[Scene-based spatial questions]
================================
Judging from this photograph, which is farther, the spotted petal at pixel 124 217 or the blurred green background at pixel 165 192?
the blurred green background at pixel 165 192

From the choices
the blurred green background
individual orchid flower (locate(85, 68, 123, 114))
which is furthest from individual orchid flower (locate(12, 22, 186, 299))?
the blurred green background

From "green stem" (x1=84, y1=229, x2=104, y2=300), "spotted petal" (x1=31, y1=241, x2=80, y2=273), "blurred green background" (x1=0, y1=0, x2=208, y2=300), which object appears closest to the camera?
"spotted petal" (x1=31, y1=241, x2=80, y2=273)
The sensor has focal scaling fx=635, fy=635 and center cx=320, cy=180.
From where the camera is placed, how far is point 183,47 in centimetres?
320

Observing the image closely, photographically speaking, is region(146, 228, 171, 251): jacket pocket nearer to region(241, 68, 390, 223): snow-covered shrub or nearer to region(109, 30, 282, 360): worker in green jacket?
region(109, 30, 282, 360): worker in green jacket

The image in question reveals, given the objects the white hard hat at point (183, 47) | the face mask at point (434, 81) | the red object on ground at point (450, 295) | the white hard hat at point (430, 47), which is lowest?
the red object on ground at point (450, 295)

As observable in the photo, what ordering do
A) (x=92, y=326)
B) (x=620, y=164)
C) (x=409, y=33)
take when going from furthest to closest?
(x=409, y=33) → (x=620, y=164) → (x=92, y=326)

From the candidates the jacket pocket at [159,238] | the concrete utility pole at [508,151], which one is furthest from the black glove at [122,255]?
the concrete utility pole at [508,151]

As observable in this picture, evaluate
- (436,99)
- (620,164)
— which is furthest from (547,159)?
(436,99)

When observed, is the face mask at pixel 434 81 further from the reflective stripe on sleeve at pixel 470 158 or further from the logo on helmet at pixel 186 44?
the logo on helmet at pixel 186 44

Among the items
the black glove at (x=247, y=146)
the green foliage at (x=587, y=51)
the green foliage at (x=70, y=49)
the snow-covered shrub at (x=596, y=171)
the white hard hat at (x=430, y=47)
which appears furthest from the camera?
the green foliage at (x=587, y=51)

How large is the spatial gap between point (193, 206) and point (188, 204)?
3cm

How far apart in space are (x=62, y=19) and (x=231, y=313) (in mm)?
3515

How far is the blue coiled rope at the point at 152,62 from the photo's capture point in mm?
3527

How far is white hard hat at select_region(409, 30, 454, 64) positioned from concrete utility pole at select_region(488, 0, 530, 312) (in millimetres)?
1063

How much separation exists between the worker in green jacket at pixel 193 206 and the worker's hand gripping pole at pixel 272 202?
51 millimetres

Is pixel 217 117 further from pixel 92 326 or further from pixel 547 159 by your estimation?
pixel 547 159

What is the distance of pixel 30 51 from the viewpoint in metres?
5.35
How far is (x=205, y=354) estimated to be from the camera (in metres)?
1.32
================================
### Problem to work on
All of the lines above need to be given again exactly.

### Result of this exercise
Judging from this photograph, which is farther, the spotted petal at pixel 124 217 or the blurred green background at pixel 165 192?
the blurred green background at pixel 165 192

From the choices
the blurred green background
individual orchid flower (locate(85, 68, 123, 114))
which is furthest from individual orchid flower (locate(12, 22, 186, 299))?
the blurred green background

From "green stem" (x1=84, y1=229, x2=104, y2=300), "spotted petal" (x1=31, y1=241, x2=80, y2=273), "blurred green background" (x1=0, y1=0, x2=208, y2=300), which object appears closest to the camera?
"spotted petal" (x1=31, y1=241, x2=80, y2=273)
The sensor has focal scaling fx=635, fy=635 and center cx=320, cy=180.
From where the camera is placed, how far is point 183,47 in centimetres?
320

Observing the image closely, photographically speaking, is region(146, 228, 171, 251): jacket pocket nearer to region(241, 68, 390, 223): snow-covered shrub or nearer to region(109, 30, 282, 360): worker in green jacket?
region(109, 30, 282, 360): worker in green jacket

The image in question reveals, given the objects the white hard hat at point (183, 47) | the face mask at point (434, 81) | the red object on ground at point (450, 295) | the white hard hat at point (430, 47), which is lowest?
the red object on ground at point (450, 295)

As observable in the photo, what ordering do
A) (x=92, y=326)
B) (x=620, y=164)
C) (x=409, y=33)
take when going from furthest to closest?
(x=409, y=33) → (x=620, y=164) → (x=92, y=326)

From the candidates the jacket pocket at [159,238] | the concrete utility pole at [508,151], which one is furthest from the black glove at [122,255]?
the concrete utility pole at [508,151]

As observable in this picture, evaluate
- (436,99)
- (620,164)
— which is furthest from (547,159)?
(436,99)

When observed, is the face mask at pixel 434 81 further from the reflective stripe on sleeve at pixel 470 158 or further from the logo on helmet at pixel 186 44?
the logo on helmet at pixel 186 44

Among the items
the black glove at (x=247, y=146)
the green foliage at (x=587, y=51)
the green foliage at (x=70, y=49)
the snow-covered shrub at (x=596, y=171)
the white hard hat at (x=430, y=47)
which appears furthest from the camera?
the green foliage at (x=587, y=51)

How large is the spatial gap between point (193, 206) and point (188, 204)?
3cm

How far apart in space are (x=62, y=19) and (x=231, y=313) (in mm)?
3515

How far is the blue coiled rope at the point at 152,62 from the photo's capture point in mm?
3527

How far is white hard hat at select_region(409, 30, 454, 64) positioned from concrete utility pole at select_region(488, 0, 530, 312) (in millimetres)?
1063

How much separation exists between the worker in green jacket at pixel 193 206 and the worker's hand gripping pole at pixel 272 202?
51 millimetres

Is pixel 217 117 further from pixel 92 326 or further from pixel 547 159 by your estimation?
pixel 547 159

What is the distance of pixel 30 51 from the viewpoint in metres?
5.35
How far is (x=205, y=354) estimated to be from the camera (in metres)?
1.32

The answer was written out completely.